Closed statquant closed 3 years ago
If you set options(future.debug=TRUE)
, you will find, among all the output, what's exported.
See also ?future.options - there's a built-in mechanism protecting that too large objects are exported.
Thank you, I've run the following example
library(doFuture)
registerDoFuture()
plan(multicore)
options(future.debug=TRUE)
foreach(i = 1:10) %dopar% matrix(rnorm(9e6), 1000) -> data_list
foreach(data = data_list, .noexport = 'data_list') %dopar% nrow(data)
the data_list list is > 500 M
it seems that it needs to be "exported", I am not sure what it means, does it mean that the entire data_list will be exported to each worker? what I would have perhaps naively assumed is that only one element would be shipped to one worker (because of data = data_list
)
I realise hat my understanding of what happens is weak and that might be the issue, I thought that in this case processes would be forked hence memory used by the master need not copying, and that objects modified on the worker would trigger a copy. If that was true I do not know why each worker would need to received the whole list.
For my understanding of your understand: What is the intent of:
foreach(i = 1:10) %dopar% matrix(rnorm(9e6), 1000) -> data_list
Why you create data_list
in parallel (via %dopar%
)? Is that essiential to your problem?
Hello, lol sorry no this is not essential at all I just find it is convenient and clear. From this code I expect to create large list from which only one element would be passed to each worker (as opposed to the entire list itself). What is not clear to me is
No worries, I just wanted to rule out the slight possibility that you were not expecting data_list
to somehow, from that line, appear on the workers.
What is not clear to me is
- in case of multicore what exactly happen (for instance is the entire list passed to each worker)
- in case of slurm (or equivalent) what exactly happen
First, it all depends on how each future/parallel backend is implemented. But a good rule of thumb is that they are all implemented to export as little as possible needed. As far as I recall, all backends should report what they export in future.debug=TRUE
output.
For multicore
nothing will be exported, because, as you say, forked processing is used.
For future.batchjobs::batchtools_slurm
you will see that all the identified globals will be exported. In your original example, data_list
should not be picked up as a global variable (identification of globals work the same for all future backends), so, therefore, it should not be exported either. I often use multisession
to validate that my future code works on all backends, because if there is a false-negative among the globals (i.e. one global is not automatically picked up), then it is very likely that you'll get a run-time error from the worker. Using multisession
with options(future.debug=TRUE)
will show all the globals identified and exported. You can expect future.batchjobs::batchtools_slurm
to work very similarly. In addition, you can set, the still unofficial, non-documented, options(future.delete = FALSE)

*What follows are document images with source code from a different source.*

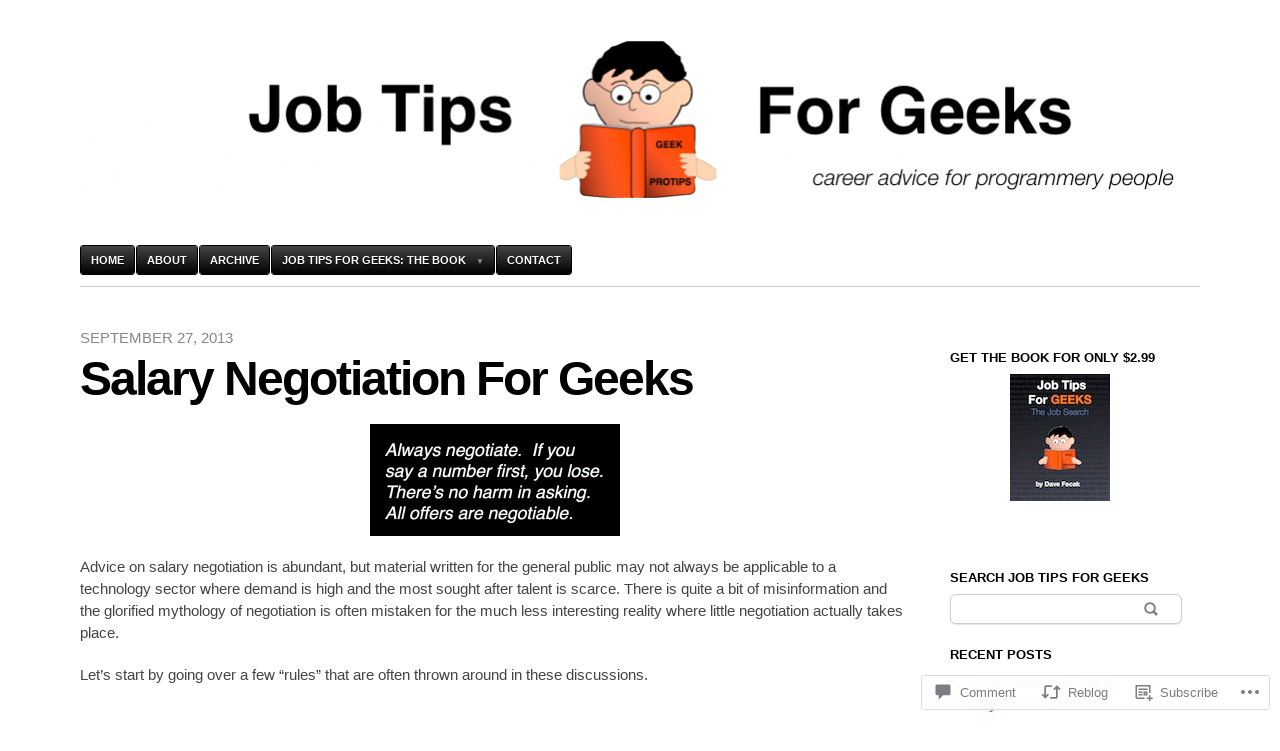

--- FILE ---
content_type: text/css;charset=utf-8
request_url: https://s0.wp.com/?custom-css=1&csblog=2ikdZ&cscache=6&csrev=20
body_size: -94
content:
a:link{text-decoration:none;color:#0080FF}a:hover{text-decoration:underline}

. This will prevent future.batchtools from cleaning up the batchtools folders created under ./future/
. That will allow you to browser those job folders to see exact what globals are exported. There will be a few files with random names, but at least you can peek at their sizes to see if something stands out, e.g.
$ ls -l .future/20191111_100803-Xyfozb/batchtools_2090193201/exports/
total 20
-rw-r--r-- 1 hb hb 14286 Nov 11 10:08 IZKU4.rds
-rw-r--r-- 1 hb hb 81 Nov 11 10:08 MFZGO4Y.rds
FWIW, since argument .noexport
was part of this report/question: I've just fixed a bug (Issue #56) where doFuture completely ignored the .noexport
argument.
Thank you for you comment, I now regularly use options(future.delete)
when I have a problem and this is extremely helpful. I should have closed this question a long time ago.
Many thanks for your detailed answer and your packages.
No worries. Hopefully, if we can get a working framework for hook functions implemented (https://github.com/HenrikBengtsson/future/issues/172), it will open up doors for interacting with futures in many ways, including tidy reporting of globals being exported, e.g. in the terminal or via a fancy HTML dashboard.
Hello, I am working with a list of big objects (around 100M per element) When using
foreach
I doI can see that the workers are taking a long time to start doing stuff, and I fear this is because too much stuff is passed to them (I know because using doMC I get log statements as they happen on the workers). How can I monitor exactly what is passed to the workers ? Ideally I'd like to pass all functions but only a handful of objects.